• **TASK DESCRIPTION**:
Reproduce each of the records below verbatim, leaving out the pictures.

Records of scene-based questions
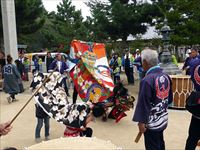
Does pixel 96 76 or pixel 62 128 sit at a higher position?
pixel 96 76

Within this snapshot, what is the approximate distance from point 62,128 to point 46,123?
84 cm

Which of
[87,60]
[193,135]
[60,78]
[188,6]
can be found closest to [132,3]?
[188,6]

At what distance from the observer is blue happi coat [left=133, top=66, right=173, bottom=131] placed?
3586mm

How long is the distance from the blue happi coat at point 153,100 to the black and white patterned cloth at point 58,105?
950 mm

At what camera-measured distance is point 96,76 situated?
705 cm

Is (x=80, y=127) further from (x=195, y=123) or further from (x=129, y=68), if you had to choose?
(x=129, y=68)

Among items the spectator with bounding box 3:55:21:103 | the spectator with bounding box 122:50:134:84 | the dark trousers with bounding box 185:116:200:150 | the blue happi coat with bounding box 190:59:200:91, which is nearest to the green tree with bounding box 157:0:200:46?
the spectator with bounding box 122:50:134:84

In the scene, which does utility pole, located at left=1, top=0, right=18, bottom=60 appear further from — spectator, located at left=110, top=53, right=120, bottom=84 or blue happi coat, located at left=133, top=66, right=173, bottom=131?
blue happi coat, located at left=133, top=66, right=173, bottom=131

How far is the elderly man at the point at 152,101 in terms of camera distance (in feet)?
11.8

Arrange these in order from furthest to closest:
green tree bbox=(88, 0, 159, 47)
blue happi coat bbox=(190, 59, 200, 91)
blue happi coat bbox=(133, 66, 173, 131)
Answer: green tree bbox=(88, 0, 159, 47)
blue happi coat bbox=(190, 59, 200, 91)
blue happi coat bbox=(133, 66, 173, 131)

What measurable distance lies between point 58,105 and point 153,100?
1.98 meters

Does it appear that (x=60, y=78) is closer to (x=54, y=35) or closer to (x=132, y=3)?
(x=132, y=3)

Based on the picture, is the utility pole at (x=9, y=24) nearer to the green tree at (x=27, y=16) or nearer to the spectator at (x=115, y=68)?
the spectator at (x=115, y=68)

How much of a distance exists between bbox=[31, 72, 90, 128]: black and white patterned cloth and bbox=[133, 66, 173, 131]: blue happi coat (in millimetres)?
950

• **TASK SOLUTION**:
Does pixel 96 76 or pixel 62 128 sit at a higher position?
pixel 96 76

Within this snapshot, what is the approximate distance from point 62,128 to point 46,123?
84 cm

Which of
[87,60]
[193,135]
[60,78]
[188,6]
can be found closest to [132,3]?
[188,6]

At what distance from the observer is blue happi coat [left=133, top=66, right=173, bottom=131] placed?
3586mm

How long is the distance from the blue happi coat at point 153,100 to the black and white patterned cloth at point 58,105?
950 mm

At what camera-measured distance is point 96,76 situated?
705 cm

Is (x=80, y=127) further from (x=195, y=123) or further from (x=129, y=68), if you had to choose?
(x=129, y=68)

Among items the spectator with bounding box 3:55:21:103 | the spectator with bounding box 122:50:134:84 | the dark trousers with bounding box 185:116:200:150 | the blue happi coat with bounding box 190:59:200:91, which is nearest to the green tree with bounding box 157:0:200:46?
the spectator with bounding box 122:50:134:84

In the scene, which does utility pole, located at left=1, top=0, right=18, bottom=60 appear further from — spectator, located at left=110, top=53, right=120, bottom=84 or blue happi coat, located at left=133, top=66, right=173, bottom=131?
blue happi coat, located at left=133, top=66, right=173, bottom=131

How far is the elderly man at the point at 152,101 in terms of camera distance (in feet)?
11.8

Arrange these in order from furthest to closest:
green tree bbox=(88, 0, 159, 47)
blue happi coat bbox=(190, 59, 200, 91)
blue happi coat bbox=(133, 66, 173, 131)
Answer: green tree bbox=(88, 0, 159, 47)
blue happi coat bbox=(190, 59, 200, 91)
blue happi coat bbox=(133, 66, 173, 131)

What measurable distance lies between point 58,105 and point 153,100?
1.98 meters

Does it appear that (x=60, y=78) is closer to (x=54, y=35) or closer to (x=132, y=3)?
(x=132, y=3)

Based on the picture, is the utility pole at (x=9, y=24) nearer to the green tree at (x=27, y=16) or nearer to the spectator at (x=115, y=68)?
the spectator at (x=115, y=68)

How much of a distance exists between bbox=[31, 72, 90, 128]: black and white patterned cloth and bbox=[133, 66, 173, 131]: blue happi coat (in millimetres)?
950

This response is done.